Banks Can Meet Their Responsibilities: Scotiabank CEO
Scotiabank CEO Rick Waugh reminded everyone Tuesday that banks have an inherent responsibly to lend judiciously. Regulators shouldn’t have to apply more pressure for banks to comply with this duty.
“I agree with our government,” said Waugh. “It’s up to the banks themselves—not government or regulators—to manage our risks and advise our customers appropriately,” he added.
“Likewise, it’s the responsibility of government to set fiscal and monetary policies, and the level of interest rates, according to prevailing conditions.”
Waugh made these statements at Scotiabank’s annual meeting on Tuesday. It was a refreshing dose of common sense and accountability—in contrast to bank executives like TD CEO Ed Clark.
For some time now, Clark has been campaigning for tighter mortgage rules, such as 25-year maximum amortizations. Moreover, he has called on Ottawa to impose these rules, and to do so for all banks simultaneously—presumably because TD doesn’t want to lose market share by taking its own medicine unilaterally.
As for Waugh, he added:
“The current concerns about Canada’s housing market are reason for caution but not pessimism.”
“We keep a very close eye on our mortgage portfolios, and in Scotiabank they are in good shape.”
“…Canadian household balance sheets remain solid, and our housing market is supported by strong fundamentals.

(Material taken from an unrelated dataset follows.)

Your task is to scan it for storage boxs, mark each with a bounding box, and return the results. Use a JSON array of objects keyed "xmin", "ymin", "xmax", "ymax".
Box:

Supply is balanced and Canadian banks finance largely on presales and cash equity, where loan-to-value ratios show our customers have true equity.”
“Our customer delinquency rates are well within parameters.”
“We can and will manage through any potential (housing) problems.”
Waugh also told Reuters that the recent 2.99% mortgage rate battles did not “fundamentally” increase risks to the housing market. He cited credit card lending as a bigger area of concern.